Did Paperchase move with the times, or stay stationery?

It seems Paperchase is on the brink of administration, and for some Velveteers that’s led to a wave of nostalgia – not least because there was one over the road from our Chiswick office that some of us regularly visited.

On the one hand, we have people at Velvet who are old enough to have been avid letter writers as kids, with penpals around the world. And with lockdowns making us focus on mental health, there’s been a move to encourage letter writing or journaling to combat loneliness. 

Clearly it’s not just comms people who are avid stationery addicts who love nothing more than scribbling in quirky, high-quality journals. Beautiful stationery was, and continues to be, a massive thing, an often failproof gift.

So here’s an opportunity missed; maybe Paperchase is simply reaping its own unfortunate harvest. Over recent years it has pandered to an increasingly younger demographic, inevitably alienating customers over the age of 16 with its focus on unicorn rubbers and pineapple pens. 

Not only did it miss out on Gen-Z’s retro cravings – vinyl, cassette players, typewriters, vintage cameras et al – the stationery and craft market for young adults is huge and it’s a shame that Paperchase was unable (or unwilling) to cater to this slightly older demographic.

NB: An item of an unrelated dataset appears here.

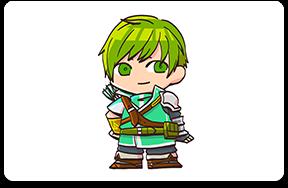 f:id:glass_game_blog:20210612122605p:plain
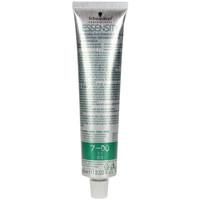 Belleza Tratamiento capilar Schwarzkopf Essensity Ammonia-free Permanent Color 7-00  60 ml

Nor could it compete with its other mainstay – cards. Those old school Velveteers who still send cards tend to buy them at National Trust houses, museums, on holiday and in those little antique shops – or they go online. (Moonpig’s discount codes, simple app and ability to get around the hassle of buying stamps has drastically increased its appeal in recent years.)

Put bluntly, Paperchase has had ample time to get a handle on the direction of traffic to online and you still can’t buy personalised cards on its website. What did it really expect would happen? 

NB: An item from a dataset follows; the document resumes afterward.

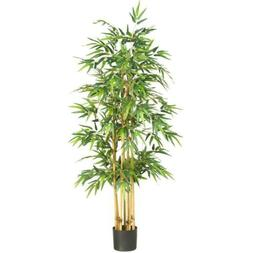 Artificial Plant Indoor Outdoor Potted 64 in. Bamboo Silk Tr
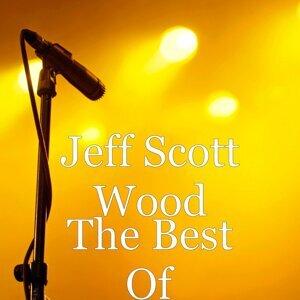 Jeff Scott Wood 歌手頭像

Yes, Paperchase is fun. Insta-worthy notebooks (e.g. planners embroidered with phrases like ‘live your best life’) might attract some, but there is that element of cringe that disenchants more lucrative shoppers who prefer minimalist designs.

It’s also expensive. While Paperchase is a great place to browse for inspiration, people know they’ll get cheaper, similar-enough products delivered from the marketplace giants. Post Covid, it’ll only ever benefit the window shopper.

What Paperchase’s absence from our high streets represents is potentially something bigger; it’s a signal that we’re losing touch with one of our oldest, most sophisticated and tactile of communications tools: paper. 

The pandemic has forced many of us to work from home that weren’t set up for it. Consequently,  the blue screen has taken precedence over articles we once printed to proof, lists through which we drew big, fat, super-satisfactory lines and even reading a real book. You see things differently on paper than on a scroll. 

So what Paperchase represents against the backdrop of 2020 (and now 2021) may be greater than yet another shop going down the plug. We see what WFH has done to societal cohesion – people miss people and things they took for granted. 

It may well be that the new normal will look a lot like the old normal with some minor tweaks – a return to offices, telephone (rather than video) calls, and paper. But if that new normal doesn’t include Paperchase, which was never really a destination shop in the first place – maybe that’s its own fault for not moving with the times.